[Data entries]

--------------------

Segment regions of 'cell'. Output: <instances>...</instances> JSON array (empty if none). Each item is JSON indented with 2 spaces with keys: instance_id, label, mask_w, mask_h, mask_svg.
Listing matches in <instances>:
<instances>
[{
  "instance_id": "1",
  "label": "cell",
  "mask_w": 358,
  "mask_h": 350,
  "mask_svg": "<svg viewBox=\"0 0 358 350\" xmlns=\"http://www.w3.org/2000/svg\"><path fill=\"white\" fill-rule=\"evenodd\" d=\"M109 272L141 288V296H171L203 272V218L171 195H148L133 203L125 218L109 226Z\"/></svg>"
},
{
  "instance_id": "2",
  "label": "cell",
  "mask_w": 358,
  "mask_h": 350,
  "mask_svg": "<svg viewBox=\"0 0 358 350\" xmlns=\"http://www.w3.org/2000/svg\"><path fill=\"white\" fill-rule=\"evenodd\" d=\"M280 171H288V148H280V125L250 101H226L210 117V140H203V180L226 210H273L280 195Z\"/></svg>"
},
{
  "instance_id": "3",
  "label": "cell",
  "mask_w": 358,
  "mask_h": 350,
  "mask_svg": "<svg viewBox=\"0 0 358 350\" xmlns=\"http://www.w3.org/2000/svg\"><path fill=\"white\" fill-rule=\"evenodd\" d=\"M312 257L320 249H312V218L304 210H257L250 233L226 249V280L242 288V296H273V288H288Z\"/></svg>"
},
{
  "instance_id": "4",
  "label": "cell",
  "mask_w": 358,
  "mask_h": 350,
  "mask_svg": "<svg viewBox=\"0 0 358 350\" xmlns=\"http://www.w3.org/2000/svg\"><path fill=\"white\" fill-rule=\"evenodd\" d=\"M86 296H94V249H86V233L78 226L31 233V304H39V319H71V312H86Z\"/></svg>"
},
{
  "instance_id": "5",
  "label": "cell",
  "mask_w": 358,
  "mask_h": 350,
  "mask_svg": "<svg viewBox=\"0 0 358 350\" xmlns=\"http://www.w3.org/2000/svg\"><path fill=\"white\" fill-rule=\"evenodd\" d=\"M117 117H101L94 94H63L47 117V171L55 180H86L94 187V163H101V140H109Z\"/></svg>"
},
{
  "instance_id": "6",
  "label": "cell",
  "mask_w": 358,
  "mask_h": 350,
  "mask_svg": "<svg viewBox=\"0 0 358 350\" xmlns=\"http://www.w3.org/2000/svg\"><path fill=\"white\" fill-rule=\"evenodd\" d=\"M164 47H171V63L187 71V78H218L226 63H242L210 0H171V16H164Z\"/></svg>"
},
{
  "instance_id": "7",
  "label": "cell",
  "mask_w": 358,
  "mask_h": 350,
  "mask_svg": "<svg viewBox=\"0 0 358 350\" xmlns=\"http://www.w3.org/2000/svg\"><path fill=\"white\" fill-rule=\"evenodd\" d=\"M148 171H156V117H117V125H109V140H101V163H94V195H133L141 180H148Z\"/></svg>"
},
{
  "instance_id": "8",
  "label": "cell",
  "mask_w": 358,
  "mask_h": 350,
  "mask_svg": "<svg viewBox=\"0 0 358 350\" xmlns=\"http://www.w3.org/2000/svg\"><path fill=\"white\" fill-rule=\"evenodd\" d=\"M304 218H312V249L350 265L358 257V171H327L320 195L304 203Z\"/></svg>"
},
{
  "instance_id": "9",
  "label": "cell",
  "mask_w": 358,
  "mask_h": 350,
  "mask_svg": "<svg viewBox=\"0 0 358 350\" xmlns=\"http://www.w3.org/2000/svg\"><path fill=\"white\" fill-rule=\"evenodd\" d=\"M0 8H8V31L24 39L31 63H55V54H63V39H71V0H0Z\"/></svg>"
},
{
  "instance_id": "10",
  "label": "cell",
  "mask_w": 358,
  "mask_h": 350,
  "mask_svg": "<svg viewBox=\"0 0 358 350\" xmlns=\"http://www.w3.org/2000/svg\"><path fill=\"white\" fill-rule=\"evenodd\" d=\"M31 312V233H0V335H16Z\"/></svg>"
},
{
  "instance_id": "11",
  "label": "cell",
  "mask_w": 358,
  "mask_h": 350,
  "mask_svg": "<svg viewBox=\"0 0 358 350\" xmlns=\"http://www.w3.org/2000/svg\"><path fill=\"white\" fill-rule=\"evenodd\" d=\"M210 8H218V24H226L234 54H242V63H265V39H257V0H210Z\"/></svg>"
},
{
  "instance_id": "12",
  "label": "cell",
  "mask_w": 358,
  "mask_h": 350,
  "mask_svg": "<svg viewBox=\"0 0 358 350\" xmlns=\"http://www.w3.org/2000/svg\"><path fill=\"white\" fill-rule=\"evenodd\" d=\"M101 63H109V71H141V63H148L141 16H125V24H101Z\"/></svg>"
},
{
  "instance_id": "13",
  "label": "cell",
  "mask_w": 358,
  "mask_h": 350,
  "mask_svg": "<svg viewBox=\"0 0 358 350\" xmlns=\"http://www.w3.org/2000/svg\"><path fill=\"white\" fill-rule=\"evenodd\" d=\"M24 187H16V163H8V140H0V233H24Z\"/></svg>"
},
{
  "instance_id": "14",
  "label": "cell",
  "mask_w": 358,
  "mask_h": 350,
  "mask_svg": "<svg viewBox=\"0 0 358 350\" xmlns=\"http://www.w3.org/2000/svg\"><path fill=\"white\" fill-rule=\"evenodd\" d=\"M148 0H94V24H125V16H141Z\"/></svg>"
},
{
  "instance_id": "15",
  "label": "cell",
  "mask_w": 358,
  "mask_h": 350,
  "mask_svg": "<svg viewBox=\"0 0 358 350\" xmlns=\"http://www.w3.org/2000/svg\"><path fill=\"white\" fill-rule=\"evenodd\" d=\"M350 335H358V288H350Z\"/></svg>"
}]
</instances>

--------------------

- [WHAT IS REQUIRED] Which lines of the records contain the string "instances"? Select every one of them and copy it out.

- [RESPONSE]
Segment regions of 'cell'. Output: <instances>...</instances> JSON array (empty if none). Each item is JSON indented with 2 spaces with keys: instance_id, label, mask_w, mask_h, mask_svg.
Listing matches in <instances>:
<instances>
</instances>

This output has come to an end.